Proof. Since $L$ is context-free, there must be a CFG $G$ in Chomsky normal form that generates it. Let $m$ be the number of variables in $G$. Then the pumping length for $L$ will be $n = 2^m$.
Consider a word $w \in L$ with $|w| \geq n = 2^m$. Since $G$ is in CNF, every parse tree for $w$ has exactly $2|w| - 1$ internal nodes and $|w|$ leaf nodes. We can choose any one of these parse trees, so let $T$ be the parse tree that we choose and fix it.
Note that $T$ has at least $2^m$ internal nodes, since $2|w| - 1 = 2 \cdot 2^m - 1 \geq 2^m$. Then there must be a path in $T$ from the root to a leaf with at least $m+1$ internal nodes.

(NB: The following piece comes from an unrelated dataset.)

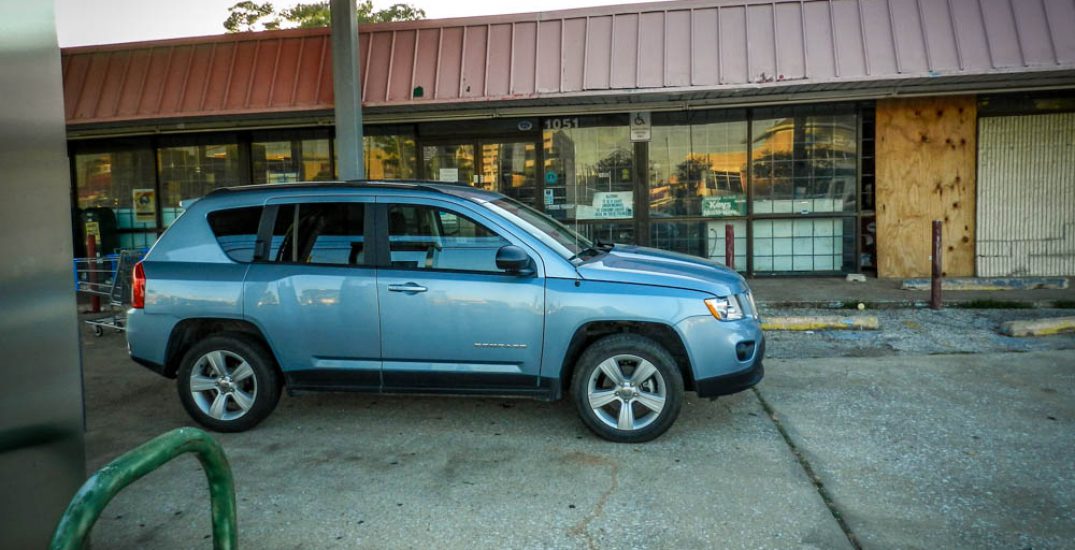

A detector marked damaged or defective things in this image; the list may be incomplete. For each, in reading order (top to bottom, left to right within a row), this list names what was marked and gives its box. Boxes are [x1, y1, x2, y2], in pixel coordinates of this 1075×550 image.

parking lot crack [752, 388, 864, 550]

Otherwise, there could only be at most $2^m - 1$ internal nodes.
Pick a longest such path. Since there are at least $m+1$ internal nodes along this path and only $m$ variables, there must be a variable that appears twice in the path. Suppose this variable is $X$ and we have that there must be an occurrence of $X$ that is closest to the leaf on our chosen path.
Let $T_1$ and $T_2$ be two subtrees of $T$ that are rooted at the two occurrences of $X$ on the path closest to the leaf. Let $T_2$ be the tree rooted at the closest occurrence of $X$ so $T_2$ must be a proper subtree of $T_1$. Furthermore, every path from the root of $T_1$ to a leaf has at most $m+1$ internal nodes and therefore $T_1$ has at most $2^m = n$ leaf nodes.
Let $x$ be the word for which $T_2$ is the parse tree rooted at $X$ and let $v$ and $y$ be the words formed by the leaves of the parse tree $T_1$ rooted at $X$ around $T_2$ such that $T_1$ is a parse tree for the word $vxy$. Then we let $u$ and $z$ be the words formed by the leaves of $T$ around $T_1$ such that $T$ is a parse tree for the word $w = uvxyz$.
Now we need to show that $uvxyz$ is a factorization for $w$ such that the conditions of the pumping lemma hold. First, to see that $|vxy| \leq n$, we just observe that $T_1$ can have at most $2^m = n$ leaf nodes.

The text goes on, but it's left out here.